2D matrix addition question

Hello everyone,

I want to make a simple addition between 2 two 2D matrices Agpu and Bgpu, each one having 5 columns and 4 rows, and store it to another matrix called Cgpu. I also want to exploit the GPU’s parallel execution benefit, so I use 1 block with dimensions dim3 dimBlock (5,4). These are the 5 steps that I perform:

//1. GPU memory allocation for matrices Agpu, Bgpu and Cgpu
CUDA_SAFE_CALL(cudaMallocPitch((void**)&Agpu,&Apitch,5sizeof(float),4));
CUDA_SAFE_CALL(cudaMallocPitch((void**)&Bgpu,&Bpitch,5
sizeof(float),4));
CUDA_SAFE_CALL(cudaMallocPitch((void**)&Cgpu,&Cpitch,5*sizeof(float),4));

//2. Transfer data from host matrices A, B, C to device matrices Agpu, Bgpu, Cgpu
cudaMemcpy2D(Agpu,Apitch,A,5sizeof(float),5sizeof(float),4
,cudaMemcpyHostToDevice);
cudaMemcpy2D(Bgpu,Apitch,B,5sizeof(float),5sizeof(float),4
,cudaMemcpyHostToDevice);

//3. Divide block to 5 columns and 4 rows
dim3 dimBlock (5,4);

//4. call the kernel
mat_add<<<1,dimBlock>>>(Agpu,Bgpu,Cgpu);

//5. copy back the result from device Cgpu matrix to host C matrix
cudaMemcpy2D(C,5sizeof(float),Cgpu,Cpitch,5sizeof(float),4
,cudaMemcpyDeviceToHost

//kernel
global void mat_add(float *A,float *B,float *C)
{
int i=threadIdx.x;
int j=threadIdx.y;
C[i+j*5]=A[i+j*5]+B[i+j*5];
}

However only half of the C matrix elements are correct!! :wacko:
Also, another thing that I noticed is that if print the allocated pitch from cudaMallocPitch is 64. Since pitch is the width allocated (in bytes), and I allocate 5sizeof(float), shouldn’t it be 54bytes=20?

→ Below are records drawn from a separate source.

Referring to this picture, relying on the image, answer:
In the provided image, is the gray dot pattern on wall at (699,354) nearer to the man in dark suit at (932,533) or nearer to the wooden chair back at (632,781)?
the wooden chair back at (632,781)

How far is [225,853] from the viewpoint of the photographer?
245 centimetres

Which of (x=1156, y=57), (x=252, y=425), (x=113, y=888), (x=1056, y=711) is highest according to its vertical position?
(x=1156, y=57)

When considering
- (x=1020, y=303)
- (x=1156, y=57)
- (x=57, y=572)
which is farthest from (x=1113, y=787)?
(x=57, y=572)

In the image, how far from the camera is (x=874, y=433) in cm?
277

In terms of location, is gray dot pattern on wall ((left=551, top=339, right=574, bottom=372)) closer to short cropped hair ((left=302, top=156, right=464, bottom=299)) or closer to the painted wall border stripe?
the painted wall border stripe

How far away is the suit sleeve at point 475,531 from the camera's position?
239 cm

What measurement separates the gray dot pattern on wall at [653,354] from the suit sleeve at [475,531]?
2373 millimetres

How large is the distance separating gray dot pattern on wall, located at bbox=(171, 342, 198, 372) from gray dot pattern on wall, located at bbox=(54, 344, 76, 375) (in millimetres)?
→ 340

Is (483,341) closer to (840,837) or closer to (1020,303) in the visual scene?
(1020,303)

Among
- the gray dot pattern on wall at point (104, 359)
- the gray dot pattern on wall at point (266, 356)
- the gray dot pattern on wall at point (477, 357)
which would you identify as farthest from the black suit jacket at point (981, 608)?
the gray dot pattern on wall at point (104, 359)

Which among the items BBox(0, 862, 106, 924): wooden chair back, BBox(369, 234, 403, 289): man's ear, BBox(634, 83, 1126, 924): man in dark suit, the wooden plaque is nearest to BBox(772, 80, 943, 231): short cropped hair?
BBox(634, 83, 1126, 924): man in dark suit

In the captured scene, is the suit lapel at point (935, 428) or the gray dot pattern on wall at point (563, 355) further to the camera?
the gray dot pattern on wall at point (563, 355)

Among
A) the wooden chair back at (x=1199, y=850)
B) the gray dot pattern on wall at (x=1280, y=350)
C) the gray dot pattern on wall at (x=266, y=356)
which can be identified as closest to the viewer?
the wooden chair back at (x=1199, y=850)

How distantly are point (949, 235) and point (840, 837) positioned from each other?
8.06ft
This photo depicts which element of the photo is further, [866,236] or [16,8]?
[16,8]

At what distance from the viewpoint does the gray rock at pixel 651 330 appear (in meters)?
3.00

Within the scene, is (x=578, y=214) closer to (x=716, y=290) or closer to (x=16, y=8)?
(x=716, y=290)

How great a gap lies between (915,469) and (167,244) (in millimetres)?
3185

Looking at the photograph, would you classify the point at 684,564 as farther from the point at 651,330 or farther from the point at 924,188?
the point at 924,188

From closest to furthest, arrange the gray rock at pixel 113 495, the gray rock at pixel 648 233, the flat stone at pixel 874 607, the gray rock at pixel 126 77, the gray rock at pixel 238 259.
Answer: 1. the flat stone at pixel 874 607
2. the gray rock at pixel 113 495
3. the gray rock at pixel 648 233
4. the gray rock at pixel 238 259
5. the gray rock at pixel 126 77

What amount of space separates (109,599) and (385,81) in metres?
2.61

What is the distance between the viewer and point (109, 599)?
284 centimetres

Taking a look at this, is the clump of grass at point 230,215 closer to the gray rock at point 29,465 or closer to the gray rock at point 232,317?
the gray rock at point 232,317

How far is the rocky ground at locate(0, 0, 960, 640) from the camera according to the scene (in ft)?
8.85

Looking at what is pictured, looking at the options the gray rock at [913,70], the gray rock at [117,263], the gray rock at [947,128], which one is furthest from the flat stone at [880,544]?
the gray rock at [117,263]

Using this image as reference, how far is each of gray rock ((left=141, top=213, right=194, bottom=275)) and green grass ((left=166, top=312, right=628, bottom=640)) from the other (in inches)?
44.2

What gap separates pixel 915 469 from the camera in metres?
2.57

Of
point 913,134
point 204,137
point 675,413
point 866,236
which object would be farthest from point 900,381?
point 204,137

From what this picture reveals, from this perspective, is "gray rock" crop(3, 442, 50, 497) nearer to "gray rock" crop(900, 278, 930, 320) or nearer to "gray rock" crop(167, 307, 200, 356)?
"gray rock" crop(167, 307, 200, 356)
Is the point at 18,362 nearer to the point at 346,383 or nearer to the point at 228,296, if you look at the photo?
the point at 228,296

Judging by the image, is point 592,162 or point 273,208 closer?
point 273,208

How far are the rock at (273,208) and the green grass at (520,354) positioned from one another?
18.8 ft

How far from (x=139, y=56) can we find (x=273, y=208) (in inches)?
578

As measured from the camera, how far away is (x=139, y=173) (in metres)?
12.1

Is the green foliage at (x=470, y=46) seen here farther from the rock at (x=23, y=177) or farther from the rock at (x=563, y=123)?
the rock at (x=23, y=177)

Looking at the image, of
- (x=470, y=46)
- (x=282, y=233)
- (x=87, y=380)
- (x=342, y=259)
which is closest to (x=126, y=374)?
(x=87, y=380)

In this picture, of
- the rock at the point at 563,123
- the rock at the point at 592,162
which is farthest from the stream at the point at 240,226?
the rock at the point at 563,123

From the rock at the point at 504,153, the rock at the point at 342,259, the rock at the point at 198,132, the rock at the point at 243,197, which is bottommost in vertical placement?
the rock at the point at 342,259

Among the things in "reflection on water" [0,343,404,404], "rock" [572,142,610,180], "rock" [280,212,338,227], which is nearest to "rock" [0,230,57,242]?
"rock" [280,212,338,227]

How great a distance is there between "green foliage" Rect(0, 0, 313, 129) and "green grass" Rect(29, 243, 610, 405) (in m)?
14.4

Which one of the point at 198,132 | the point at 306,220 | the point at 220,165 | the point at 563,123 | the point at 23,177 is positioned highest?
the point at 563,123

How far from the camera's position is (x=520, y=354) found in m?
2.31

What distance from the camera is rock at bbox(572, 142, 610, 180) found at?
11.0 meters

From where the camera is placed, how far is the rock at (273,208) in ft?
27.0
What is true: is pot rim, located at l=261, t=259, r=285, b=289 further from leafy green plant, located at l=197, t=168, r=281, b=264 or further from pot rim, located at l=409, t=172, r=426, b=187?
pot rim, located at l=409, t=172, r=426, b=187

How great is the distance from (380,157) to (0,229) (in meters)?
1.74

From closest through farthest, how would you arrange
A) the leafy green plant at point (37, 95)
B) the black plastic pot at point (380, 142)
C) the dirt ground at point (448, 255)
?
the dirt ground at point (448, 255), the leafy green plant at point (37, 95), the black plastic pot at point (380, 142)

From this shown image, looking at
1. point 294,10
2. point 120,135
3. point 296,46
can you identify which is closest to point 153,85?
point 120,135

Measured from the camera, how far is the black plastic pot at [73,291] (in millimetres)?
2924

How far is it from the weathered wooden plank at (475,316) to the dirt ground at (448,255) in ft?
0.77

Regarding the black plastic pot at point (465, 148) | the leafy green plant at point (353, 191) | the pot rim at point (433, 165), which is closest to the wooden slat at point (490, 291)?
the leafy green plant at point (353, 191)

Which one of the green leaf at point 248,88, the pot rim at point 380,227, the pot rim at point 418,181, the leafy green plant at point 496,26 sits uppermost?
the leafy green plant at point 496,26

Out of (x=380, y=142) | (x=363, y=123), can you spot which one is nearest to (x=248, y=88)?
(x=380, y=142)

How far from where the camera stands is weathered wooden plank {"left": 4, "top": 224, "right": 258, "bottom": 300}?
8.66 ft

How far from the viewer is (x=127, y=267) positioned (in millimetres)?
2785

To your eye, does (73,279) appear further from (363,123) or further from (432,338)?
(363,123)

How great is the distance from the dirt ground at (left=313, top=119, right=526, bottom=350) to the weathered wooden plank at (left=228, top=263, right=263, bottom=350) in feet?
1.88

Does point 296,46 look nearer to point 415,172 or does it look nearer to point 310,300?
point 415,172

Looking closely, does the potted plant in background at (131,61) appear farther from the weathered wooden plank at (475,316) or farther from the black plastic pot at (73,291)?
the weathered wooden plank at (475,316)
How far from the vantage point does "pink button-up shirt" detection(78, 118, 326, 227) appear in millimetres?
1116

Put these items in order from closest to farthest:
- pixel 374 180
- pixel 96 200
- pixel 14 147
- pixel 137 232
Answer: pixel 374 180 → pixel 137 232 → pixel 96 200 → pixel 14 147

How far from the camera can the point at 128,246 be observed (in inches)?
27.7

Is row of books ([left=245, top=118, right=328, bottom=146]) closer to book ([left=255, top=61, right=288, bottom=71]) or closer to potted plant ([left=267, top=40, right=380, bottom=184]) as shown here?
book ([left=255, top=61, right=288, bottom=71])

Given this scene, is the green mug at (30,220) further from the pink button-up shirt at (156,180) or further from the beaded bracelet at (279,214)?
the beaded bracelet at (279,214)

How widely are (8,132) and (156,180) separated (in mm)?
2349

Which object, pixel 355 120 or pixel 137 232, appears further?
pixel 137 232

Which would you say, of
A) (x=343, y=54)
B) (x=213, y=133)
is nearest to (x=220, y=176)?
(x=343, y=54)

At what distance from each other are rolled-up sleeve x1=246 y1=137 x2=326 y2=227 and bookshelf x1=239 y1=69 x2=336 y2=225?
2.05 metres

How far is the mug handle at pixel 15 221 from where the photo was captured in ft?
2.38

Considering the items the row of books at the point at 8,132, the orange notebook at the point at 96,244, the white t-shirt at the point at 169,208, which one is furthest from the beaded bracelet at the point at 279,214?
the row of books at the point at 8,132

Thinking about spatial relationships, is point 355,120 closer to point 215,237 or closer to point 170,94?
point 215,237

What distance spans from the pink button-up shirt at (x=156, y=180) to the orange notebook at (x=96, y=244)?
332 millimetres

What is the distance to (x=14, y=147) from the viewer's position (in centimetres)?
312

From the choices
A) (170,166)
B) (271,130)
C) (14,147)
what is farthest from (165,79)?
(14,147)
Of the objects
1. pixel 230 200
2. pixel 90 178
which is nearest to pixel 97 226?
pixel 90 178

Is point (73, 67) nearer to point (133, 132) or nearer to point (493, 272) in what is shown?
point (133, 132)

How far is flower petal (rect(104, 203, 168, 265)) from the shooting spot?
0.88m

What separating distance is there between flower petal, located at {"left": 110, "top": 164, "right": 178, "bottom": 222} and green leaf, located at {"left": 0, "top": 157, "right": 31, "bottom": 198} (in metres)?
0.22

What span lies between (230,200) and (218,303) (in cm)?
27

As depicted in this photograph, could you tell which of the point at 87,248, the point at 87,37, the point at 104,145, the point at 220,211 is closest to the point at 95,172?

Can anyone suggest some advice?

Kind regards,
dtheodor

Assuming you are acessing your matrices in a column major format shouldn’t this line:

C[i+j*5]=A[i+j*5]+B[i+j*5];

be

C[i+j*4]=A[i+j*4]+B[i+j*4];

?

Here are the macros I am using to access matrices:

define indexR(i, j, n_cols) ((j) + ((i) * (n_cols))) //row-major matrix

define indexC(i ,j, n_rows) (((j) * (n_rows)) + (i)) //column major order addressing + 1st element has id#0

Hello Panajev,

Thank you very much for your reply.

Actually I’m following a row major format, so I think this line should be ok.

This is how I print the data after they have been copied back from the GPU:

for (j=0;j<4;j++) //rows iterator

{

[indent]for (i=0;i<5;i++) //columns iterator

printf(“\nC[%d]=%f”,i+j*5,C[i+j*5]);[/indent]

}

The funny thing is that if I increase the block boundaries (e.g. dim3 dimBlock (20,16)) the results are ok! :blink:

Since I am new to CUDA programming, I was trying to make sure that I have allocated the proper memory size and performed correctly the cudaMemCpy2d. But I cannot find something wrong…

If you are following a row major format then you want (i * NUMBER_OF_COLUMNS + j ) and not (j * NUMBER_OF_COLUMNS + i), but that might not be the problem.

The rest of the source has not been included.